Highlights included the keynote speaker Gloria Steinem, who is an author and feminist activist. She spoke about the importance of girls developing 'intellectual self-esteem'; how you can't have democracy without feminism; the importance of voting and how we should teach girls 'to listen as much as we talk' and to behave 'as if everything we do matters'.
Tara Christie Kinsey and Rachel Simmons talked about 'The Myth of Effortless Perfection' and how it harms girls and what schools can do to fight it.

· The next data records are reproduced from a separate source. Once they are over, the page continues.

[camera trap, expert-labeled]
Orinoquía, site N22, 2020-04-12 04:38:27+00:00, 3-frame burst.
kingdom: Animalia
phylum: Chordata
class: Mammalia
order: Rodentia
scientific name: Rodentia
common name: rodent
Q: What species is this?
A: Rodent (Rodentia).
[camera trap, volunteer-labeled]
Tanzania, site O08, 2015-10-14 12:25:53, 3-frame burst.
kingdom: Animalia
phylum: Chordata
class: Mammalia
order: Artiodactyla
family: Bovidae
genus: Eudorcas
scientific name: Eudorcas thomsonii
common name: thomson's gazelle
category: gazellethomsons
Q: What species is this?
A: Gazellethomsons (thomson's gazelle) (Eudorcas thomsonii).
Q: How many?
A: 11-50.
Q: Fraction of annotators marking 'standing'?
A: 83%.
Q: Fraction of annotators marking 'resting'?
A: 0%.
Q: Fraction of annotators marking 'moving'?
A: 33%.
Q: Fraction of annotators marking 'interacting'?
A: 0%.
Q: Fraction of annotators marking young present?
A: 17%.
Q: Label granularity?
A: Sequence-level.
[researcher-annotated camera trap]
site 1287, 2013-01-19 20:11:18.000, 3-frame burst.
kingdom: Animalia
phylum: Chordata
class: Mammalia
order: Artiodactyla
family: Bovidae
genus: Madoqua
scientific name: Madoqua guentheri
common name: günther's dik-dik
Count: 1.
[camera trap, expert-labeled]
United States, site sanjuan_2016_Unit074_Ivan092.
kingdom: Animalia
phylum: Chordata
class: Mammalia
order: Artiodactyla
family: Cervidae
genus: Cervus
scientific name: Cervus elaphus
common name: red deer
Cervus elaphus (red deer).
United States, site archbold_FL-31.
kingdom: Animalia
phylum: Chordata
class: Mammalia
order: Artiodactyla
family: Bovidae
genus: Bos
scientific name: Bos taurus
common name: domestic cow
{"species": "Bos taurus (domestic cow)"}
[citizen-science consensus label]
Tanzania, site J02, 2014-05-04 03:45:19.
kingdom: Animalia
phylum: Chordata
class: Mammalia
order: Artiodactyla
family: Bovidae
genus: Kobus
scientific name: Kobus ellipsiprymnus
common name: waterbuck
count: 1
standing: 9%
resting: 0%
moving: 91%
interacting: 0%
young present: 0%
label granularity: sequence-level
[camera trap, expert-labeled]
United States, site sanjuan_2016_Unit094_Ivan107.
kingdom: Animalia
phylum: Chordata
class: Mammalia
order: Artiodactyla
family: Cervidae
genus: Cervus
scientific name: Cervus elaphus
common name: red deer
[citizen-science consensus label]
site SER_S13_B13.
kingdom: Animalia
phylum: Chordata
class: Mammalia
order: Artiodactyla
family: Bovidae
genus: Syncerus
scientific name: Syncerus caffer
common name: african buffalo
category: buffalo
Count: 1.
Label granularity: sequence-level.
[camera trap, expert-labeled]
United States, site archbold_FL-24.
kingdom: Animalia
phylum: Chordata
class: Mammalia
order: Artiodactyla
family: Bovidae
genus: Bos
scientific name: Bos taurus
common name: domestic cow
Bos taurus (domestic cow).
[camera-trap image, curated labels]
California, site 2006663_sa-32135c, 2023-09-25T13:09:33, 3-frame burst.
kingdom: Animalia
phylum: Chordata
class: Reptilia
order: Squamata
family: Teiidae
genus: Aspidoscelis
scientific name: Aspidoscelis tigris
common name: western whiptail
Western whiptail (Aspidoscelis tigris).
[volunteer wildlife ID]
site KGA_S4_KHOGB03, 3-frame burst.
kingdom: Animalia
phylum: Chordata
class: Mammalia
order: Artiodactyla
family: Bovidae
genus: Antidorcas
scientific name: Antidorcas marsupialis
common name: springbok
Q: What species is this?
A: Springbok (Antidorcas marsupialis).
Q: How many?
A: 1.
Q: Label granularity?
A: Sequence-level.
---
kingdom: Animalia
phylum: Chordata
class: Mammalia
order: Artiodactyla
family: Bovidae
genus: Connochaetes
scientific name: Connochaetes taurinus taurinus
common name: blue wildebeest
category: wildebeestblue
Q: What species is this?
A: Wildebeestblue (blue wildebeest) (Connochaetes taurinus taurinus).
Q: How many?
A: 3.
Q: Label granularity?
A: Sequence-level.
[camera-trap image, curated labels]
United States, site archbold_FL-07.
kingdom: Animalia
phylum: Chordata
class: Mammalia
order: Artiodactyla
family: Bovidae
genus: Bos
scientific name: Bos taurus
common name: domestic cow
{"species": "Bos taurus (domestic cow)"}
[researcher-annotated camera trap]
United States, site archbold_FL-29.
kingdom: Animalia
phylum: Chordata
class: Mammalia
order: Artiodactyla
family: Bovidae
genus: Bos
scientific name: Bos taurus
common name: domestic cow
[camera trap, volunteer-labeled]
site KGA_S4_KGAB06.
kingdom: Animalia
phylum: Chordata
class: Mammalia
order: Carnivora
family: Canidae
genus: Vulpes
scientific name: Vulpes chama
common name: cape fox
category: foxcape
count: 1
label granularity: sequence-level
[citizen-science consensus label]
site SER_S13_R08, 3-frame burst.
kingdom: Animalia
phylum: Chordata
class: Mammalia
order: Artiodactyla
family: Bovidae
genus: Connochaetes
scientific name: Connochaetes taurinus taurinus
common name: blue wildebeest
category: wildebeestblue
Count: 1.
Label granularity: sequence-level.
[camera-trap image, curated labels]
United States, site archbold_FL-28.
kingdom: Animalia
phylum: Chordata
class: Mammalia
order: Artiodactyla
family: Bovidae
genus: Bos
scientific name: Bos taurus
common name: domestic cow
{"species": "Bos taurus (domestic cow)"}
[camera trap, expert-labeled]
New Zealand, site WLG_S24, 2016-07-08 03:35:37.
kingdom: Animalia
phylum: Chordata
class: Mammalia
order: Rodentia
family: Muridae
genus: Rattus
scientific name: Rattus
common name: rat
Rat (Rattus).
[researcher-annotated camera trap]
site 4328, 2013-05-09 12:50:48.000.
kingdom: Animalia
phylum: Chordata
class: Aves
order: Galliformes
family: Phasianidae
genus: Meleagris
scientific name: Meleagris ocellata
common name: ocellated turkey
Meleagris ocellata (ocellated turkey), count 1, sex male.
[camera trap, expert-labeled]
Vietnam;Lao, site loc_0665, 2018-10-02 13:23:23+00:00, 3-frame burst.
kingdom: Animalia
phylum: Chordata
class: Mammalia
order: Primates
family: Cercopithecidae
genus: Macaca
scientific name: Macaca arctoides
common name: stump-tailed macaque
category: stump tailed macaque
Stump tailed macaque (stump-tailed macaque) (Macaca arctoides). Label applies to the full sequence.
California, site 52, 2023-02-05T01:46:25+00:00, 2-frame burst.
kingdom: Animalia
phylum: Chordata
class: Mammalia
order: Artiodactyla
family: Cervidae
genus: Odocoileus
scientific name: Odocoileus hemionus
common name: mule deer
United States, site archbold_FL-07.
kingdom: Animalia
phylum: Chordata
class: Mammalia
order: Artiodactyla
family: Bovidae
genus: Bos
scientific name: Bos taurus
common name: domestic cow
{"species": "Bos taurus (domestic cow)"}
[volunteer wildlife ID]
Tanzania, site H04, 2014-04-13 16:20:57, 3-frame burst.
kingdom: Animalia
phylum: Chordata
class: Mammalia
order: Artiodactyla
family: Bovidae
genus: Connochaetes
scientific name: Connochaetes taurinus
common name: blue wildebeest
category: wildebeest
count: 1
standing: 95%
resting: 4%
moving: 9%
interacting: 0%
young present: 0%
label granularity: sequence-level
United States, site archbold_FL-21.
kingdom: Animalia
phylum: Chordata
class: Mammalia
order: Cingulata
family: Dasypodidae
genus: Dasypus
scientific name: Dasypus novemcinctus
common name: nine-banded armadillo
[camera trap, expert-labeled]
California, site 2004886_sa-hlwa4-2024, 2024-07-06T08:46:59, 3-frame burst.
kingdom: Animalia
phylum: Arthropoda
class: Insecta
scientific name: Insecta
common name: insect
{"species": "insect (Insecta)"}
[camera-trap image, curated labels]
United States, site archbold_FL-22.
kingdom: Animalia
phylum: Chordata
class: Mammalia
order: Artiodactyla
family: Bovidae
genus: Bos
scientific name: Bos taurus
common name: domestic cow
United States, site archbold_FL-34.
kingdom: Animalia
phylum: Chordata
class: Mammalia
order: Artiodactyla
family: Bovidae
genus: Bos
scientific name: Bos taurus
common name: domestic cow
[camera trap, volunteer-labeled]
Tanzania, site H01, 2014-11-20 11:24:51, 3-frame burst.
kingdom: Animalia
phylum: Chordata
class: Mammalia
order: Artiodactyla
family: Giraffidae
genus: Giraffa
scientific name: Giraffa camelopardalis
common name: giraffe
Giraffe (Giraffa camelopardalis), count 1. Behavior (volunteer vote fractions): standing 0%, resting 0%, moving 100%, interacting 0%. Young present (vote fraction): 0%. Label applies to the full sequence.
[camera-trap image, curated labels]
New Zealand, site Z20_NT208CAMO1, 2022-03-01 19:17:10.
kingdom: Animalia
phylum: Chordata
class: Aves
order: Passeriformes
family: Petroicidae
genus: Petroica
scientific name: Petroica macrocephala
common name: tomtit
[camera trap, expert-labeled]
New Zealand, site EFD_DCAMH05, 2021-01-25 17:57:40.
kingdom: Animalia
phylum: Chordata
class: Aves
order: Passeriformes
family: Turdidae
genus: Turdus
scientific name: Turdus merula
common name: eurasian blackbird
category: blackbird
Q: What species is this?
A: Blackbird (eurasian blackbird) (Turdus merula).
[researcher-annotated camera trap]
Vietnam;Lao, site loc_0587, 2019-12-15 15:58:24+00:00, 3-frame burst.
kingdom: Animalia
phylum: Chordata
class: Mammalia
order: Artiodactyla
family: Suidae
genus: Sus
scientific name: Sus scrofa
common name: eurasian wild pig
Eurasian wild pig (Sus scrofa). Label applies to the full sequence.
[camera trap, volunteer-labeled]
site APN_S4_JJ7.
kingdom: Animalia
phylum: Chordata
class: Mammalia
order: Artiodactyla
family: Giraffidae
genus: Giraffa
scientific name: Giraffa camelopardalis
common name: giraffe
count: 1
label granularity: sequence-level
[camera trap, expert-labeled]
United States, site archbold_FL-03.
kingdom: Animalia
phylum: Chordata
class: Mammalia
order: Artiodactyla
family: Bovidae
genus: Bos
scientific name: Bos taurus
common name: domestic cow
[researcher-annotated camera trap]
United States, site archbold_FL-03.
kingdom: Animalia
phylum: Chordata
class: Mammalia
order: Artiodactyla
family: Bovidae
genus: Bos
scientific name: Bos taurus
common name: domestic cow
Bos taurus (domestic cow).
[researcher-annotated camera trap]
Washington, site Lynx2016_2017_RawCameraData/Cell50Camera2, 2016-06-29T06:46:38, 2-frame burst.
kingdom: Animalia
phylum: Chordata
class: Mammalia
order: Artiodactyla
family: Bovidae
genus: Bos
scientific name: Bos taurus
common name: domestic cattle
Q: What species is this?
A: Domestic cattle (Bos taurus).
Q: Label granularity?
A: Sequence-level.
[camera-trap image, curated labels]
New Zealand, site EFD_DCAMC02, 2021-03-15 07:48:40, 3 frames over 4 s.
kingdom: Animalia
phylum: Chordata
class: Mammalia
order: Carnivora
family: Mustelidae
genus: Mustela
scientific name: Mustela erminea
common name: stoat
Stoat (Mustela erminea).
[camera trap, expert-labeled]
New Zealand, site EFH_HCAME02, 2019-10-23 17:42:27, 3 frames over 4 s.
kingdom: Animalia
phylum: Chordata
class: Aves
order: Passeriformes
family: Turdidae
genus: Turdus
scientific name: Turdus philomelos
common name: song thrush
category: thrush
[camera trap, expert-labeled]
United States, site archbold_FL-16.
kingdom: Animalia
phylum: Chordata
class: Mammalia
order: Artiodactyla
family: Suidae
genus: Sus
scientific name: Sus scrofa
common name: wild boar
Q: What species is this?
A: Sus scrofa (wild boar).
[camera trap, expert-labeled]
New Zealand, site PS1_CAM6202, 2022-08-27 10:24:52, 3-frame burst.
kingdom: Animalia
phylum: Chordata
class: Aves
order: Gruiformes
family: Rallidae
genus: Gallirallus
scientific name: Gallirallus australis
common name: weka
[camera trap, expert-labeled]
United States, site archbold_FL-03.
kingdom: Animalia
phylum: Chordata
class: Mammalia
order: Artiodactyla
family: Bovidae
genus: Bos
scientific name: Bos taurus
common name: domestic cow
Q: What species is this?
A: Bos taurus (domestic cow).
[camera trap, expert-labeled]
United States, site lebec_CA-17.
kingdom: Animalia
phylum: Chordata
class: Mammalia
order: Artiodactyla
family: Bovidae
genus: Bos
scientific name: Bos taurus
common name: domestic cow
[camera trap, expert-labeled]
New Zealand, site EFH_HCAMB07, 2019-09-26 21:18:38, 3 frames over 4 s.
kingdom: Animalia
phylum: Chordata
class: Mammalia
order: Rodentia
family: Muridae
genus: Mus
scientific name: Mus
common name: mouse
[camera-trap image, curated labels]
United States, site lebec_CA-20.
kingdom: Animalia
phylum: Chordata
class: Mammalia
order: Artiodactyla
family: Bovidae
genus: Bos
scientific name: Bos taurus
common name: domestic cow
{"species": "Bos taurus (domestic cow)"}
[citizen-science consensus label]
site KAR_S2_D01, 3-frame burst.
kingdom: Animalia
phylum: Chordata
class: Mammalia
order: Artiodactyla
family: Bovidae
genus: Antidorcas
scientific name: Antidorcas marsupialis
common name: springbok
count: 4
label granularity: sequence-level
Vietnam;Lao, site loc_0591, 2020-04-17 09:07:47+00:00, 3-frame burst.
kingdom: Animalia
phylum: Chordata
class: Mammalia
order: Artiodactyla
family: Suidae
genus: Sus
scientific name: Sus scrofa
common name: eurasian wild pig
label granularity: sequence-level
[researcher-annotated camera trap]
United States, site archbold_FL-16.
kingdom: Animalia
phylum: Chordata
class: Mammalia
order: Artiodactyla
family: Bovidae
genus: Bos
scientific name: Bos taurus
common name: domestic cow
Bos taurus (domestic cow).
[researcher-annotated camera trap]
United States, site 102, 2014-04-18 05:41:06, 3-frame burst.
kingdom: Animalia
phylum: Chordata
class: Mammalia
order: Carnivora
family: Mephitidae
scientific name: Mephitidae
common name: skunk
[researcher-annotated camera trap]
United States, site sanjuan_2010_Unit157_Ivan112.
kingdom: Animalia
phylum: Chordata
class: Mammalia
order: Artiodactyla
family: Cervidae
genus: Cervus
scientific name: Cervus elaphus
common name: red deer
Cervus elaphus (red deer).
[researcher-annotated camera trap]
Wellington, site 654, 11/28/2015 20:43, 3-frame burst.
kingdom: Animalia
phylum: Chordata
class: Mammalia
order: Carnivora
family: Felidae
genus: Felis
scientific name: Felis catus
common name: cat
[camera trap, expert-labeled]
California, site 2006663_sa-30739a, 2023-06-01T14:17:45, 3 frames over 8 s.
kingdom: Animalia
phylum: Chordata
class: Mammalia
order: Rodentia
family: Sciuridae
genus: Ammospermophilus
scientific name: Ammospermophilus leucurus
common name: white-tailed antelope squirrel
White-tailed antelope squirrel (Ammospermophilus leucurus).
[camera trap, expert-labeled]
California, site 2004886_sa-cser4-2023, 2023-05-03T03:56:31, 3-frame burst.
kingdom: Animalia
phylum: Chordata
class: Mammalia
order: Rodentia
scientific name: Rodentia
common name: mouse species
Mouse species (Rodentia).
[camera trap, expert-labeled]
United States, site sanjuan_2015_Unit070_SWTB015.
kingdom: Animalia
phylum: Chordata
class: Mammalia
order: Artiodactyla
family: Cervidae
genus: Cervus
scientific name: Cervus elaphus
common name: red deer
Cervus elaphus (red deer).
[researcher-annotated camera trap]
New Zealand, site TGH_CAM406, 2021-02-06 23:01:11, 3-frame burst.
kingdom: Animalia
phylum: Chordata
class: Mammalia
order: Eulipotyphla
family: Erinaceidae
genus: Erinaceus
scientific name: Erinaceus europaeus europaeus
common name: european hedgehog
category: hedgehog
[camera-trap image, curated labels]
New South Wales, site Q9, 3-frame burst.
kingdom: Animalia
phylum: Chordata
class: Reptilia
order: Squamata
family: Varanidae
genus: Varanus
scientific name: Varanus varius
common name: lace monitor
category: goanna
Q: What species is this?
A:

Tara told the audience how the definition of 'being perfect' was constantly being added to and that we need to give girls permission to say 'no'. Rachel talked of the 'rhetoric reality gap' between what parents /staff say and what they do. She said we need to teach girls the practice of self-compassion and to ask for help. She discussed the terms under which girls are working to achieve success, so that they learn to calibrate their relationship with success with losing their soul! How they need to stop seeing everyone as a competitor and stop overestimating what their peers are achieving, because in reality it is a lot less than they think! In essence the message was about girls learning to navigate their own destinies and not allowing themselves to be passengers throughout their lives.